LivingWell Cancer Resource Center expanding as needs grow
BY LINDA GIRARDI For Sun-Times Media
Blueprint for cancer care: Architect Mike Elliott from Kluber (left), Living Well Cancer Resource Center Executive Director Nancy Vance and Darren Thibert for Shales McNutt look at the blueprints for the new LivingWell Cancer Resource Center on Williamsburg Aveue in Geneva. The new center opens May 4 and will feature free programs for people suffering from cancer. | Mary Compton~For Sun-Times Media
By The Numbers
People the LivingWell Cancer Resource Center has served since its inception.
Supportive care programs offered on- and off-site
Volunteers the center has. Many of them work in the medical profession.
Nancy Vance doesn’t just go to work — she lives her passion.
Her passion is inspired by the hope and optimism of cancer patients, cancer survivors and their families who have walked through the doors of Geneva’s LivingWell Cancer Resource Center seeking encouragement, knowledge and support.
“We feel their fear and uncertainty and to be able to empower them, and give them the hope and tools to get through a journey with cancer — and to walk beside them in their journey — is a privilege and honor,” said Vance, Executive Director of LivingWell Cancer Resource Center.
LivingWell is a community-based, non-profit center that opened in 2005 in Geneva, with the vision of providing wellness, support and educational services for individuals and entire families.
Vance said because of great medical advancements people are living longer with cancer. But previously there was no one to walk beside cancer patients and help them navigate some of the psychological-social issues associated with the disease.
The needs vary from individual counseling and caregiver support groups to finding the words to explain to a child that their mother has cancer.
Vance said statistics show half of all men and one-third of all women will get a cancer diagnosis in a lifetime.
“It’s a grim reality,” she said, acknowledging she, too, has had cancer in her family.
“Everybody’s life changes with a cancer diagnosis — we help create a new normal,” she said.
LivingWell receives referrals from 19 hospitals and 26 medical oncology practices and it partners with the physicians to assist patients in their needs.
“It is holistic care,” she said.
Vance said LivingWell outpaced five-year projections in its first 18-months.
“Our footprint expands as the need expands,” she said.
The Delnor Health System in 2010 provided a $4.1 million gift for the construction of a new facility located at the intersection of West State Street and Williamsburg Avenue in Geneva. Individual donors and board members provided the additional $1.5 million that was needed to complete the project. The new facility will open May 4.

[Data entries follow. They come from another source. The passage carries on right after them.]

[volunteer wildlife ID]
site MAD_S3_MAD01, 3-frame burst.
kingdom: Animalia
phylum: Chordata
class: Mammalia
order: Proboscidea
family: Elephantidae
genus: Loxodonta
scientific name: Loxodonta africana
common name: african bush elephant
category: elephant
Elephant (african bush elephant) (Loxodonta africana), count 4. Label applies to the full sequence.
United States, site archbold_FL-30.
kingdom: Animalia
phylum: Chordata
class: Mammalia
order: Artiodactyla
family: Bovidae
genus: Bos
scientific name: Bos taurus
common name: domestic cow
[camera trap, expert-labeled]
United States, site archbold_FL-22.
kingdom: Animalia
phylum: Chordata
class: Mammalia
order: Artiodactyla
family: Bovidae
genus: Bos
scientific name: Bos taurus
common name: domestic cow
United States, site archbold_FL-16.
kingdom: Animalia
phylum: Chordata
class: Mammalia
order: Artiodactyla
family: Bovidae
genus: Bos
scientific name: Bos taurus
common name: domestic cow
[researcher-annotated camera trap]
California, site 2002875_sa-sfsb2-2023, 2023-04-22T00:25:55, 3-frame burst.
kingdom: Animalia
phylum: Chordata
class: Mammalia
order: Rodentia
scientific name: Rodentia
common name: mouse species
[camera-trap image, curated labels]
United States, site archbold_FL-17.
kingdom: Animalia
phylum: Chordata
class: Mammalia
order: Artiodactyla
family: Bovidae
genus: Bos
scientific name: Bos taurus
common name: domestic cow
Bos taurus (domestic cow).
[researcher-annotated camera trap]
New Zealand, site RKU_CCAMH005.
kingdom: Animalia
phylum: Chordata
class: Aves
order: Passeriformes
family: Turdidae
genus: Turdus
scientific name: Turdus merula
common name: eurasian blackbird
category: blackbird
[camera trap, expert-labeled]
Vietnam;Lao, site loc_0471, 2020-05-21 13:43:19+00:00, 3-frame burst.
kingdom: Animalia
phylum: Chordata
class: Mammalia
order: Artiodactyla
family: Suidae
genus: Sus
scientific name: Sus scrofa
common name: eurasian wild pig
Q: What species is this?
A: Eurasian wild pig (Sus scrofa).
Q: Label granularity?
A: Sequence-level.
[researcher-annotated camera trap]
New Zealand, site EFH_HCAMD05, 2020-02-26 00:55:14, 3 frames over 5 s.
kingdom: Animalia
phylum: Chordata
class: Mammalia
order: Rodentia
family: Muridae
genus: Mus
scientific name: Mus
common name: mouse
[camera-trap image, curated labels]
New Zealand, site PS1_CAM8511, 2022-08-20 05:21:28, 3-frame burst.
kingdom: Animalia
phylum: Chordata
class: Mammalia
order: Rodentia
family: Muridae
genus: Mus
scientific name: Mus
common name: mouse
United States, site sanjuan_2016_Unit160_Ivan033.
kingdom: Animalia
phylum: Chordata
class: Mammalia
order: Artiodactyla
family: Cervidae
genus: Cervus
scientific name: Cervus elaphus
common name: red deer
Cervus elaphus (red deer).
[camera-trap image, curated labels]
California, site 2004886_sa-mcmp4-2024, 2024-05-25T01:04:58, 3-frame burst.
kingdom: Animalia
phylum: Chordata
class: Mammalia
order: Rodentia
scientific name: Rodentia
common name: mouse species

“I am humbled by the success and I am extraordinarily pleased we have become an exemplary cancer resource center,” said Nancy Hansen, LivingWell founding board member and lung cancer survivor.
“For Nancy, it’s not just a job. She has built a fantastic staff that works as a team — they share her passion,” Hansen said.
Hansen said during her recovery she found there were no support services for her or her family members.
“It was almost 28 years ago at a time when lung cancer was a death sentence,” Hansen said.
Hansen’s vision was to find a way to give back to the cancer community.
Ruth Rank, a breast cancer survivor, said before she came to LivingWell she had hit a “brick wall” in her recovery when faced with the “fear of reoccurrence.”
“Cancer is a lonely and terrifying journey,” she said. “Even the word wafts fear. Living and navigating the journey is treacherous to one’s soul. It is easy to get lost and become overwhelmed with feelings of despair and hopelessness. I found help that enabled me to regain my footing and move forward with hope and confidence,” Rank said.
“We are fortunate to have such a wonderful resource in our area,” she said.
“It is daunting when you first receive the diagnosis,” said Jim Powell, a prostate cancer survivor.
He said he has found mind and body healing through the fellowship he’s experienced in yoga and other therapeutic classes.
“Everyone in some way is touched by cancer — if you have a bad day, you can talk about it,” Powell said.
Vance said a father of four young children arrived at LivingWell a couple of weeks ago because his wife had been diagnosed with a stage 4 cancer.
“He needed help to tell his children that their mom has cancer,” Vance said.
“He handed our office manager his insurance card and credit card, but we told him everything we do is free of charge and he broke down in tears,” Vance said.
Vance said LivingWell has been blessed with “incredible” community support. Two fundraisers are held each year for the center’s $1.2 million operating budget.
“Cancer patients and their families face so much — the medical bills can be financially catastrophic and to be able to say we got it — no charge — is a great gift.”